Zara left her place beside me on the divan, and stood facing me, near the center table, and in the intensity of her story, lowered her voice perceptibly. She bent forward a little, unconsciously throwing over me the same sort of spell that now dominated her. In my own eagerness I leaned forward, my right elbow resting upon my knee, and with bated breath, waited for her to continue. When she did resume, it was with a suppressed intensity that is indescribable.

"This is what the old servant told you: An hour after midnight there was a peremptory summons at the door, and when he opened it he discovered beyond the threshold, one of those terrible details of fiends which the Third Section sends out on its foulest errands; but he did not dream that they were after your sister; he only thought that you were in trouble. The officer in charge went straight to the door of your sister's room, as if he were as familiar with the internal arrangements of the house, as were its regular inmates. He threw the door ajar without warning, and followed by the scoundrels who accompanied him, entered the room where your sister was in bed. Sleeping innocence was aroused by a brutal command. Your sister, as pure, as sweet, as guiltless of wrong, as beautiful in spirit as the angels in heaven, was dragged from her bed by the rough hands of those human devils. Her shrieks and cries, were answered by jeers. Her piteous appeal that they would leave the room until she clothed herself, was refused with curses. She was compelled to dress in their presence, underneath the blazing glare of every light in the room, and before the eyes of those inhuman wretches whose gloating, bloodshot gaze befouled her sweet purity, as a drop of filth will befoul a limpid spring."

"If you had entered the room at that moment, and the czar had been there, would you have killed him, Dubravnik? Have you a sister? Answer! Would you have killed the czar, if he had been there? the czar was there!"

Zara raised herself to her full stature as she cried aloud this statement. Her right hand was raised high above her head; her attitude was one of righteous denouncement, and the wrath of an outraged goddess glowed like living fire, in every attribute of her being. Then she came a step nearer to me, and continued:

"He was there in the spirit of the outrage. He creates and upholds the law which permitted it. Yes, you would have killed him, and you would not have called it murder. You would have given the deed another name; you would have called it retribution. I see it in your face; it flashes in your eyes. I am not telling you a romance, in order to excite your compassion, or to create sympathy. I am relating an actual occurrence. I am telling you the story that made me a nihilist."
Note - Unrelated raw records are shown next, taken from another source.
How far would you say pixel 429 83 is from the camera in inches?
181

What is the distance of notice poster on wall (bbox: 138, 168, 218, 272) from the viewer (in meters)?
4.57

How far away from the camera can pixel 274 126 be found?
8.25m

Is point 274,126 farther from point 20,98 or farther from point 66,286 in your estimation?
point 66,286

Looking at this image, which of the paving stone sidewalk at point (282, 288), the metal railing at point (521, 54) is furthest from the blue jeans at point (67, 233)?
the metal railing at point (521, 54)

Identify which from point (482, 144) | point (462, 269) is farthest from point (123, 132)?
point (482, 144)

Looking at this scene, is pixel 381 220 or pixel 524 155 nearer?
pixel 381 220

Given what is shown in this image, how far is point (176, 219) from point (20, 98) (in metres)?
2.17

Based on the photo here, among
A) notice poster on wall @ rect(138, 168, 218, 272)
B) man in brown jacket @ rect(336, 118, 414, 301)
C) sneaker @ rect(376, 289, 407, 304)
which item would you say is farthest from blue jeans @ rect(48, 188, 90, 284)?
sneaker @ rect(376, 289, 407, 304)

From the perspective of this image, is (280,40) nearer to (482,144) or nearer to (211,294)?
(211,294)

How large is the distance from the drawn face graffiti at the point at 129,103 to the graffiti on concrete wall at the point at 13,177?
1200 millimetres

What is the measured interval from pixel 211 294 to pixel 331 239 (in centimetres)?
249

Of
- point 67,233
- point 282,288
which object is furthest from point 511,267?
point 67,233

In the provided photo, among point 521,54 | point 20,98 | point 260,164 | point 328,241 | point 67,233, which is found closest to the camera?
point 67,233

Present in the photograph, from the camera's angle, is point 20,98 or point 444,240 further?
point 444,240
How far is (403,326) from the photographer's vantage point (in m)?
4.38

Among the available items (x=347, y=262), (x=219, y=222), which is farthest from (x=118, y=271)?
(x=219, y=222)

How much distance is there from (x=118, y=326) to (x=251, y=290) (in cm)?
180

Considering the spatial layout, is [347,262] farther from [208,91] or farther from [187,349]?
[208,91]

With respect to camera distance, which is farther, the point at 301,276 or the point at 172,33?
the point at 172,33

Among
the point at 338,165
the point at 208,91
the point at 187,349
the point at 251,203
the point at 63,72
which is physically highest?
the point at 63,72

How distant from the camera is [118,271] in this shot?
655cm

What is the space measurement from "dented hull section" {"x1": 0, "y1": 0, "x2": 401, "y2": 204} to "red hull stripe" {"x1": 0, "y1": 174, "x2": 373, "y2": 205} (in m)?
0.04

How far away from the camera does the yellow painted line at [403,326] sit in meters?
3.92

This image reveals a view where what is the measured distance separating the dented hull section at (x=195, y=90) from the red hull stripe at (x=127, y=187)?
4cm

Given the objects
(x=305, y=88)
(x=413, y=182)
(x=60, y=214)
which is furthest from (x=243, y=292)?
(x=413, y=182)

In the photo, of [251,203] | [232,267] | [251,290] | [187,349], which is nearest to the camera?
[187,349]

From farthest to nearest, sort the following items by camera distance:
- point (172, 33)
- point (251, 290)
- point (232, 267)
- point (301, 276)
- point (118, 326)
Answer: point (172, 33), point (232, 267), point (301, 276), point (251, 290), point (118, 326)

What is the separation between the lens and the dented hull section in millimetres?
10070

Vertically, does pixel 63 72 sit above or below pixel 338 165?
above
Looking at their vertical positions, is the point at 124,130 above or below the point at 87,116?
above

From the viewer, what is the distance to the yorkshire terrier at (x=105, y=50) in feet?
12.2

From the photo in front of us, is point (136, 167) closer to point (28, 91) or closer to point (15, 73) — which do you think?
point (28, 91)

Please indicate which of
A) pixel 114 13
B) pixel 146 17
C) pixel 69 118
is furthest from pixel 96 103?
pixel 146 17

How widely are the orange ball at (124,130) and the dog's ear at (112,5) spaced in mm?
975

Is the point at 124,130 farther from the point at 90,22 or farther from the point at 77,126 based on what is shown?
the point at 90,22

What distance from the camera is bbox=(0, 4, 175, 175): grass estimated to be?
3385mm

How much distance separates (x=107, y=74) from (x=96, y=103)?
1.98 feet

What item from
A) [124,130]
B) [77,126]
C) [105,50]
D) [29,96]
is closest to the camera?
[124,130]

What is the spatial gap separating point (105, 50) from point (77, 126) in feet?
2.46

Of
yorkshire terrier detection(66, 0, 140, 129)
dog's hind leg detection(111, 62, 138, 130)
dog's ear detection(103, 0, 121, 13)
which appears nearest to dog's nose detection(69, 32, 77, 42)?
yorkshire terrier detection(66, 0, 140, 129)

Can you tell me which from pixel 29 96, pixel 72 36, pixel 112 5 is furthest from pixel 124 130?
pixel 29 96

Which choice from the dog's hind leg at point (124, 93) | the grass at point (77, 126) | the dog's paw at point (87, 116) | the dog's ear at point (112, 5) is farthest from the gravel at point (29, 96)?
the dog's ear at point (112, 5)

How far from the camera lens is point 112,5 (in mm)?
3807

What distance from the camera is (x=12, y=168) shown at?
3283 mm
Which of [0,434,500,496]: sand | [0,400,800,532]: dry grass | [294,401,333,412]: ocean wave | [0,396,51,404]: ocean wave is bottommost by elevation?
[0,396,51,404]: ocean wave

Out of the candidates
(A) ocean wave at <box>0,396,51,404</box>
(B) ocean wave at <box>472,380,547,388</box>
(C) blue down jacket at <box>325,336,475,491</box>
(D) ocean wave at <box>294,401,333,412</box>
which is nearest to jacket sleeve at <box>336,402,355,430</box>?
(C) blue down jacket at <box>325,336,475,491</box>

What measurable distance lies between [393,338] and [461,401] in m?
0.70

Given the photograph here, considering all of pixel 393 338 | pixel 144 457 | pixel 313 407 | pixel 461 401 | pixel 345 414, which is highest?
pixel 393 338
What a woman Zara was at that moment! She seemed the embodiment of vengeance—of righteous retribution; the personification of the cause she so splendidly advocated. I looked upon her almost with awe, at the same time realizing that I was thrilled almost into active acquiescence to her demands. She continued:

"There are not words to describe the emotions that sweep over you, as you listen to the servant's story. You become benumbed, dazed. You hear it through to the end, and there is not much more.

"You learn from him that papers of incriminating character were found among your sister's effects; that a letter was there, which told that she was engaged in a conspiracy to assassinate the czar, by poison; that she, being a welcome guest at the imperial palace, had agreed to put poison in the wine that he should drink on the following day—a deadly poison—cyanide of potassium; that the poison itself was found with the letter—a harmless looking powder, but a deadly one. You are told that Yvonne was dragged away by those men, and taken—ah, the servant could not tell you where they took her; but he could tell you how she sobbed, and moaned, protesting her innocence, repudiating all knowledge of the things they had found, crying out for you, in her agony; and how one of the men struck her a brutal blow in the face, because she would not be quiet. That is all the servant could tell you. Yvonne was gone. That one truth glared at you from every hideous corner of the desecrated room. Hours—many of them—have passed since then. You laugh wildly, insanely, as you brush the servant aside, and dash from the house in pursuit.

"'The czar is my friend! He is her friend! He will save her!' That is what you cry aloud as you run along the streets towards the palace, forgetting your britzska, in your haste, and agony. You forget that you have been suspended from attendance at the palace, and that the guards have been ordered not to admit you, but you are made to remember it when you arrive. They stop you. You cannot get past them. In vain you tell them of the arrest of your sister, and that you must see the emperor, but you only give them an added reason for keeping you out. They order you away. You refuse to go. They attempt to force you, and you strike one of them, knocking him down."

"Then all your pent up agony is loosed. You have the strength of a dozen men. You scatter the guards around you like flies, and rush past them, straight for the cabinet of the emperor, where you have always been a welcome guest. You tell yourself that he loves you—that he loves your sister; that as soon as he hears the truth, he will correct the awful wrong that has been done; that the men who outraged the sanctity of your sister's sleeping room, will be punished. Ah! You do not know the czar—that man whom you call your friend; who is God's and man's worst enemy!